The author of this pioneering compendium knits together a great deal of computer- and hacker-related folklore with good writing and a few well-chosen cartoons. She has a keen eye for the human aspects of the lore and is very good at illuminating the psychology and evolution of hackerdom. Unfortunately, a number of small errors and awkwardnesses suggest that she didn't have the final manuscript checked over by a native speaker; the glossary in the back is particularly embarrassing, and at least one classic tale (the Magic Switch story, retold here under A Story About Magic in Appendix A) is given in incomplete and badly mangled form. Nevertheless, this book is a win overall and can be enjoyed by hacker and non-hacker alike.

[Kidder] The Soul of a New Machine. Tracy Kidder. Avon. Copyright © 1982. ISBN 0-380-59931-7.

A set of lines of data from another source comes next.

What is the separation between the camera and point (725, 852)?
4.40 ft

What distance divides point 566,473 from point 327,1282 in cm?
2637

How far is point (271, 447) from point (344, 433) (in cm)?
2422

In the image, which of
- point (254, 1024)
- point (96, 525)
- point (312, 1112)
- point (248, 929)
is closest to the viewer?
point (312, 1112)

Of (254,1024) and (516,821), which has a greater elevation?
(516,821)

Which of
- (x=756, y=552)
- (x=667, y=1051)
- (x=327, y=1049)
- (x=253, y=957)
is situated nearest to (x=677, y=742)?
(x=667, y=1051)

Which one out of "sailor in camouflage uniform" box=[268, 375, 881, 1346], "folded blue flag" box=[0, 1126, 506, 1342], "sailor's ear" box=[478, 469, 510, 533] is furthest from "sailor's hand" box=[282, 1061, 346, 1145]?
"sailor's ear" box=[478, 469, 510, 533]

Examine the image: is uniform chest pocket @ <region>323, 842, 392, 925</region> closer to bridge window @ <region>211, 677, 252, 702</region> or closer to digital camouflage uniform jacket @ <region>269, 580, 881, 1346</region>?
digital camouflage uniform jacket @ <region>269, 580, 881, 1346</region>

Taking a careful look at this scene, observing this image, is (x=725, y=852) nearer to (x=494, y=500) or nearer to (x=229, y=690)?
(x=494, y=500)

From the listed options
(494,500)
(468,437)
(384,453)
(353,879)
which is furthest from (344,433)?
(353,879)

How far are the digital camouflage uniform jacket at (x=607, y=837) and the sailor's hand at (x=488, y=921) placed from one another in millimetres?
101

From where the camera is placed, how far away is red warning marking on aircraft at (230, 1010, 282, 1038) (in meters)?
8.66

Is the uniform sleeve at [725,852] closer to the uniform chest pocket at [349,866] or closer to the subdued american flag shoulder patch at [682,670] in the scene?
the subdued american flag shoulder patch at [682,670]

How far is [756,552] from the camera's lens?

This book (a 1982 Pulitzer Prize winner) documents the adventure of the design of a new Data General computer, the MV-8000 Eagle. It is an amazingly well-done portrait of the hacker mindset — although largely the hardware hacker — done by a complete outsider. It is a bit thin in spots, but with enough technical information to be entertaining to the serious hacker while providing non-technical people a view of what day-to-day life can be like — the , the excitement, the disasters. During one period, when the microcode and logic were glitching at funthe nanosecond level, one of the overworked engineers departed the company, leaving behind a note on his terminal as his letter of resignation: “I am going to a commune in Vermont and will deal with no unit of time shorter than a season.

[Libes] Life with UNIX: a Guide for Everyone. Don Libes. Sandy Ressler. Prentice-Hall. Copyright © 1989. ISBN 0-13-536657-7.

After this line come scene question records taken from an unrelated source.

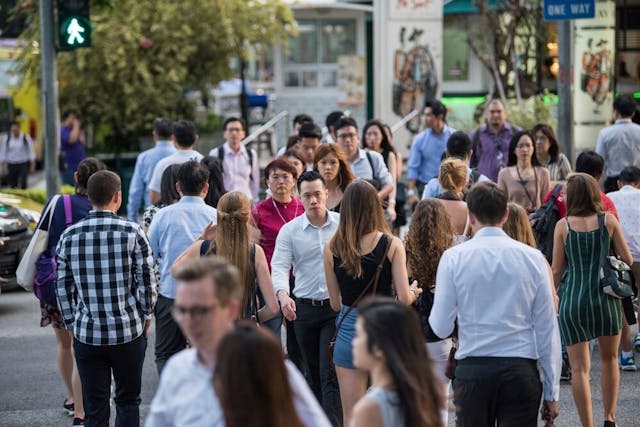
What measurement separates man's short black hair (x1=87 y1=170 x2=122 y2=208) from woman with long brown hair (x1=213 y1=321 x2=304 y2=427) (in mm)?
3342

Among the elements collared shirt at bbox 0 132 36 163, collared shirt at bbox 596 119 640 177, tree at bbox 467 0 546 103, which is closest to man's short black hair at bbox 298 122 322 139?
collared shirt at bbox 596 119 640 177

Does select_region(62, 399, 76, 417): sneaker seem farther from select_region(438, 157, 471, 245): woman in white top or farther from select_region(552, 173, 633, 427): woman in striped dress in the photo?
select_region(552, 173, 633, 427): woman in striped dress

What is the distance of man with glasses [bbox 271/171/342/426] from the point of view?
23.6 ft

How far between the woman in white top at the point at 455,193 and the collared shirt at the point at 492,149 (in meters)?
4.19

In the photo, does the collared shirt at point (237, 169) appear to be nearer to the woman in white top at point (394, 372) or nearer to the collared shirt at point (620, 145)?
the collared shirt at point (620, 145)

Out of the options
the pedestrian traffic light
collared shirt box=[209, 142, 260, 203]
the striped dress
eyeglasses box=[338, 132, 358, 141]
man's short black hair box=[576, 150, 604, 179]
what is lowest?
the striped dress

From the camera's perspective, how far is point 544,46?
2411 centimetres

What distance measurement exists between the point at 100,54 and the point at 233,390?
18065 mm

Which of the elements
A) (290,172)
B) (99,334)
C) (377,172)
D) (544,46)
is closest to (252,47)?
(544,46)

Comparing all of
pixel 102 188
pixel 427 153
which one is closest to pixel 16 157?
pixel 427 153

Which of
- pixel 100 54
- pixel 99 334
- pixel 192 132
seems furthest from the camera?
pixel 100 54

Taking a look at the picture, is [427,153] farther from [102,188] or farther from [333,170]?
[102,188]

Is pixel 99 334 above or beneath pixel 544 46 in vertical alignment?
beneath

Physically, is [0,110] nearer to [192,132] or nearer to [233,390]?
[192,132]
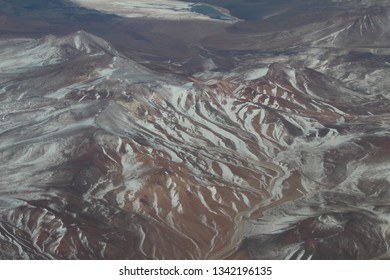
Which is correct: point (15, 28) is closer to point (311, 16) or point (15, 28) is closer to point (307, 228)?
point (311, 16)

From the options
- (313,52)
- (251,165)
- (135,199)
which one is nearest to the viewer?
(135,199)

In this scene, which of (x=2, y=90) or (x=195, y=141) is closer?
(x=195, y=141)

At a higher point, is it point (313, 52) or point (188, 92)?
point (188, 92)

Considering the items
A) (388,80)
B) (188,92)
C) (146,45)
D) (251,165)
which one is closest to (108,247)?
(251,165)

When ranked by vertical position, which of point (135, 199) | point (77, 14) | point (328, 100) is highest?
point (135, 199)

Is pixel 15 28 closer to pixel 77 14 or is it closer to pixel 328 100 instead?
pixel 77 14

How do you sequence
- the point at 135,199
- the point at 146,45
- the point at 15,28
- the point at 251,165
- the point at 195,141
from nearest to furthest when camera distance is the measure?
1. the point at 135,199
2. the point at 251,165
3. the point at 195,141
4. the point at 146,45
5. the point at 15,28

The authors of this book set out to tell you all the things about Unix that tutorials and technical books won't. The result is gossipy, funny, opinionated, downright weird in spots, and invaluable. Along the way they expose you to enough of Unix's history, folklore and humor to qualify as a first-class source for these things. Because so much of today's hackerdom is involved with Unix, this in turn illuminates many of its in-jokes and preoccupations.

[Stephenson] Snow Crash. Neal Stephenson. Bantam. Copyright © 1992. ISBN 0-553-56261-4.

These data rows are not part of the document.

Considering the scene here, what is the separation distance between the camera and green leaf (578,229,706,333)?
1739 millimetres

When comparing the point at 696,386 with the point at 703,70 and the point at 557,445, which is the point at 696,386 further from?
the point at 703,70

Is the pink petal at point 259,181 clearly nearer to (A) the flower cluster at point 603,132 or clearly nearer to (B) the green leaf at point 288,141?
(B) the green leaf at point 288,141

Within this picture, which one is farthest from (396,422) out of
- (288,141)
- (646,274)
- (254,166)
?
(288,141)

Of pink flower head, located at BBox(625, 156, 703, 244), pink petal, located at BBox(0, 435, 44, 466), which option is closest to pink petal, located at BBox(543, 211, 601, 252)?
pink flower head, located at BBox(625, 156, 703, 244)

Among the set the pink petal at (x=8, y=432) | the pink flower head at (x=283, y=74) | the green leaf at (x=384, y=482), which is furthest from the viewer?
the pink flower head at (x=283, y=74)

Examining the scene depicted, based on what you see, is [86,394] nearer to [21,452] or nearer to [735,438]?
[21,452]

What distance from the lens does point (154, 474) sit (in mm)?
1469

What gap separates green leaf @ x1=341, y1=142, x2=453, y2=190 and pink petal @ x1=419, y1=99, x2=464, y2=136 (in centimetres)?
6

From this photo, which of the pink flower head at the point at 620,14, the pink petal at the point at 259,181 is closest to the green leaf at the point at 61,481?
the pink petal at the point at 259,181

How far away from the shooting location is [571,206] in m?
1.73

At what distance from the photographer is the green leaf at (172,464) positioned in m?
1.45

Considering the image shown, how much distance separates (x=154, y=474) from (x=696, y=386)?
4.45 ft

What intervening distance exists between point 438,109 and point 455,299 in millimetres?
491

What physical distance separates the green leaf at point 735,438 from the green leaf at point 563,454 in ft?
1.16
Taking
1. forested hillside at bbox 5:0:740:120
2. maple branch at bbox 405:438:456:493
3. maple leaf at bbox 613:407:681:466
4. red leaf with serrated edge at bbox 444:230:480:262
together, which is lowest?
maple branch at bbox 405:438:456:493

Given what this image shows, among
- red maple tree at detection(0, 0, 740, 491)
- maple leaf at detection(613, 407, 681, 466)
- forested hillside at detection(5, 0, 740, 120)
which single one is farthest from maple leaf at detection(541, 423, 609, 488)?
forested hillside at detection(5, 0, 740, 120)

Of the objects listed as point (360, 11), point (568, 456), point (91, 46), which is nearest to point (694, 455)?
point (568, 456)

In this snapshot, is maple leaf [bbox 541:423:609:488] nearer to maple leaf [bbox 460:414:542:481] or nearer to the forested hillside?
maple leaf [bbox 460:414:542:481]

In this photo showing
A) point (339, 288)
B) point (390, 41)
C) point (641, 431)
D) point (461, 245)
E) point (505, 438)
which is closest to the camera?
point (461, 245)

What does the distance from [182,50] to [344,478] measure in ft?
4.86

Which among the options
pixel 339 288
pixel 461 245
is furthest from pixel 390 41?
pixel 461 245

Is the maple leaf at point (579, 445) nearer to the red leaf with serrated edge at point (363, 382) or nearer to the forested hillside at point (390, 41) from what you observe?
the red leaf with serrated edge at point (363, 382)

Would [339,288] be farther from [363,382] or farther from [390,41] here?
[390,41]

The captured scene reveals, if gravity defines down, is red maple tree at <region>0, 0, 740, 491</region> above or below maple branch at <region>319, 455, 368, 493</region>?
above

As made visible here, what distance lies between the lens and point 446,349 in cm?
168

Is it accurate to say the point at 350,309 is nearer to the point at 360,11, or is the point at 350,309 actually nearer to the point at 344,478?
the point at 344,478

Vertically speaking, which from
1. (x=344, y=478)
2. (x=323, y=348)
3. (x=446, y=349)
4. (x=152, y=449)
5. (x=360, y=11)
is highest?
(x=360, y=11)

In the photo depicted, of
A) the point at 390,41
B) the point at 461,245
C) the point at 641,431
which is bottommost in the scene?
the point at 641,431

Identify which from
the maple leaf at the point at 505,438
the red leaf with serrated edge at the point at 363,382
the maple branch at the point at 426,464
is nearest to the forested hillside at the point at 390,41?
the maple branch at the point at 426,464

Stephenson's epic, comic cyberpunk novel is deeply knowing about the hacker psychology and its foibles in a way no other author of fiction has ever even approached. His imagination, his grasp of the relevant technical details, and his ability to communicate the excitement of hacking and its results are astonishing, delightful, and (so far) unsurpassed.

[Markoff-ampersand-Hafner] Cyberpunk: Outlaws and Hackers on the Computer Frontier. Katie Hafner. John Markoff. Simon & Schuster. Copyright © 1991. ISBN 0-671-68322-5.

This book gathers narratives about the careers of three notorious crackers into a clear-eyed but sympathetic portrait of hackerdom's dark side. The principals are Kevin Mitnick, “Pengo” and “Hagbard” of the Chaos Computer Club, and Robert T. Morris (see RTM, sense 2). Markoff and Hafner focus as much on their psychologies and motivations as on the details of their exploits, but don't slight the latter. The result is a balanced and fascinating account, particularly useful when read immediately before or after Cliff Stoll's The Cuckoo's Egg. It is especially instructive to compare RTM, a true hacker who blundered, with the sociopathic phone-freak Mitnick and the alienated, drug-addled crackers who made the Chaos Club notorious. The gulf between wizard and wannabee has seldom been made more obvious.